A stroll along the water is a welcome respite from the more crowded streets in town. Go past Ponce de León Circle onto Avenida Menendez to walk along the Matanzas River. You can also venture into the municipal marina where El Galeón—a five-deck replica of a Spanish galleon from the colonial period—is periodically docked. Ships like this would have sailed Florida’s waters in the sixteenth and seventeenth centuries, but El Galeón travels up and down the East Coast. El Galeón is maintained by a crew of twenty-eight who operate the seven sails on three masts. Along the pier, you can nod hello to the locals hanging out in their boats, smile at the clever boat names, and feel the camaraderie of the boating community.

For sunset chasers, hop in the car and drive to a restaurant called Saltwater Cowboys. The food is reportedly delicious, though I only made it as far as the parking lot that overlooked marshland and the horizon, where the Florida sun dipped lower and lower, lighting up the sky in cotton candy pink and clementine orange.

There are quite a few winners for accommodations in Saint Augustine, and the Inn on Charlotte is one such gem. Built in 1918 for a local attorney, this brick home ushered in the Roaring Twenties, an era of modern technology and a more carefree lifestyle. It was restored in 2003 and furnished with quality antiques and reproductions. The porch is ideal for lazy days in the shade with a book and a glass of lemonade from the refrigerator. Breakfast is a two-course affair, with a chilled soup or fruit as the appetizer. The main courses vary from citrus French toast to eggs Benedict casserole to Swiss cheese quiche.

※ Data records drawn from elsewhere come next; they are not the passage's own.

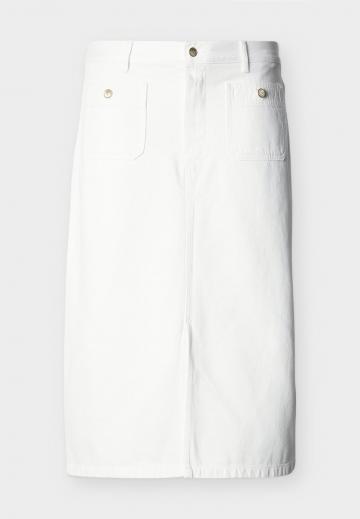 Джинсовая юбка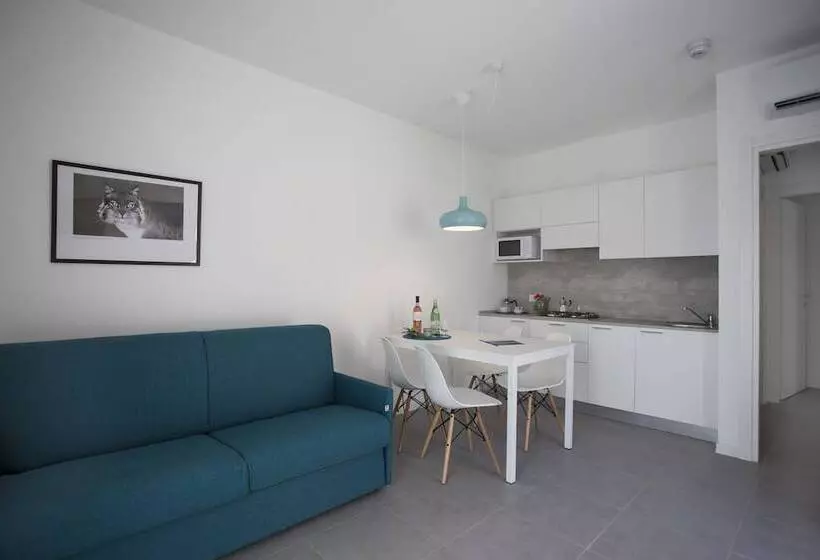 Residenssi Sisan Family Resort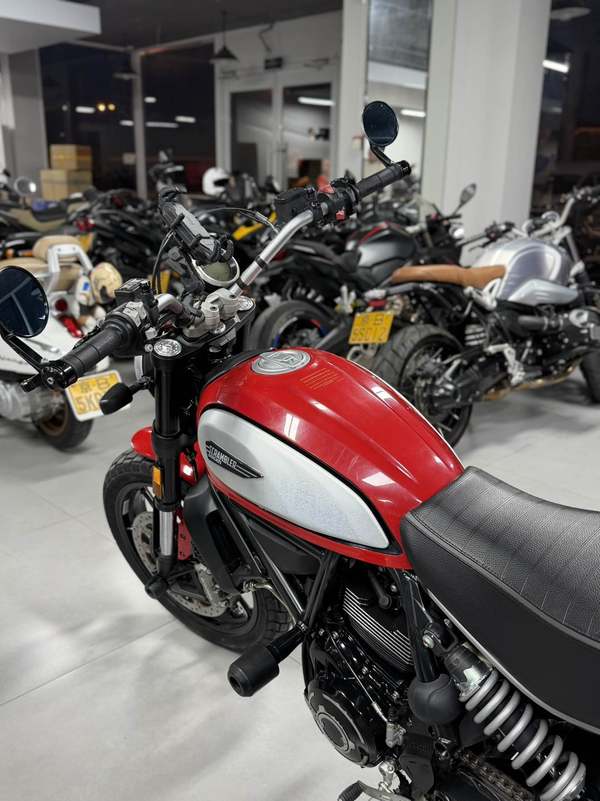二手杜卡迪Scrambler 800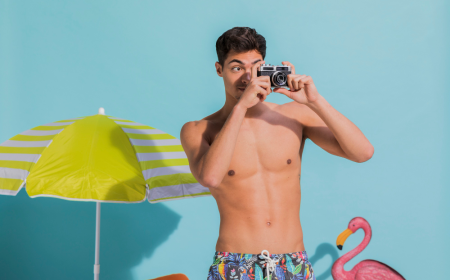 Eco-Friendly Men’s Swimwear Gains Market Attention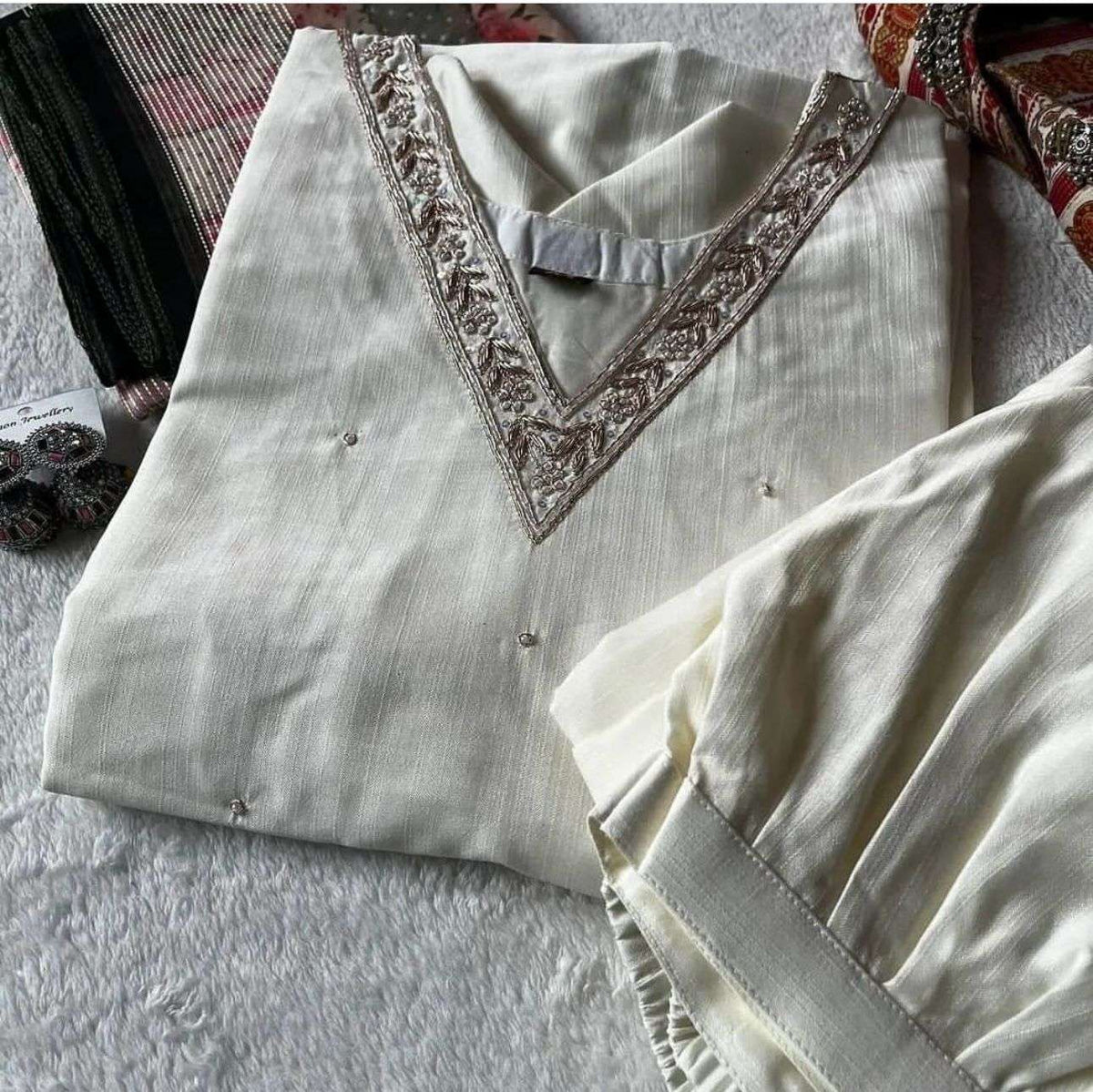 Afghani Suits In Germany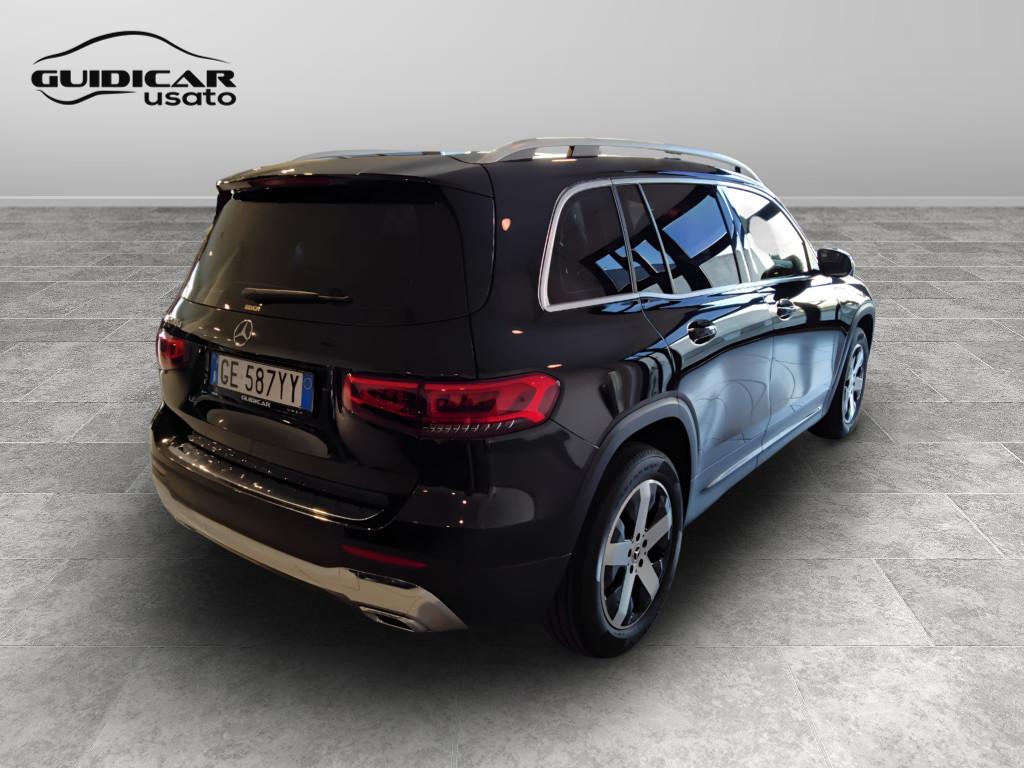 Mercedes-Benz GLB - X247 2019 - GLB 200 d Sport Plus auto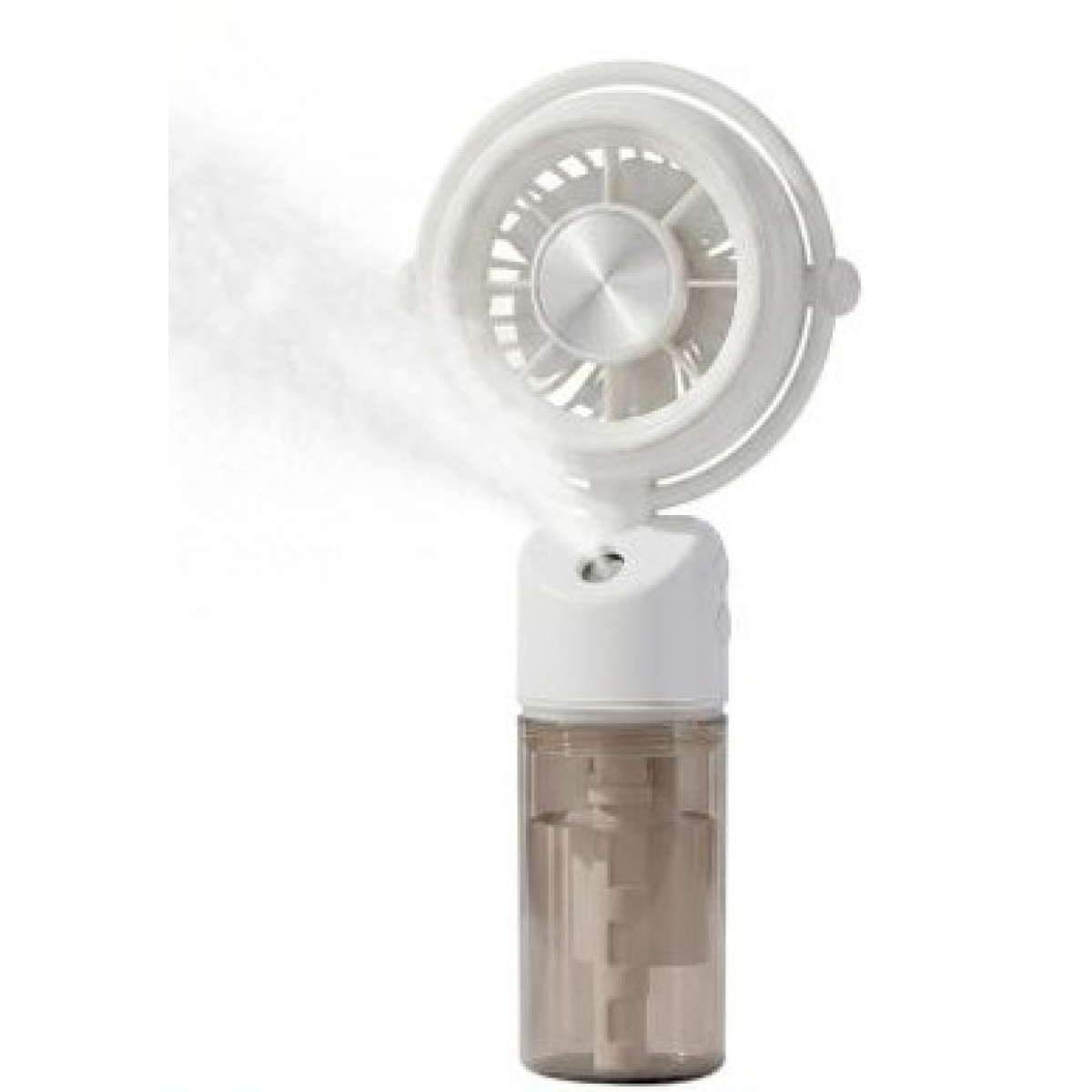 Μίνι Επαναφορτιζόμενο Ανεμιστηράκι με Σπρέι Ψεκασμού & 3 Tαχύτητες - Image 4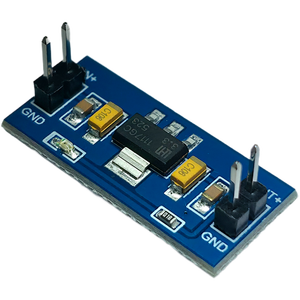 Módulo de fuente de alimentación de 5V a 3,3 V, Mini regulador lineal LM1117, convertidor de voltaje LDO con salida de 500mA, MLS1117-04 para Arduino - Product Image 1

The best thing about Saint Augustine is the way it beckons you to wander the quaint streets, sneak into an outdoor patio for a caprese salad and some acoustic guitar, and manage the drips of an ice cream cone on a sunny day. The Spanish architecture flavors the town with a romantic spice, and you might wish you had hand to hold as you catch the riffs of blues music floating out on wisps of cigar smoke from Stogies Jazz Club. History and relaxation meet and stand together for a moment in the streets of Saint Augustine, reminding you to breathe.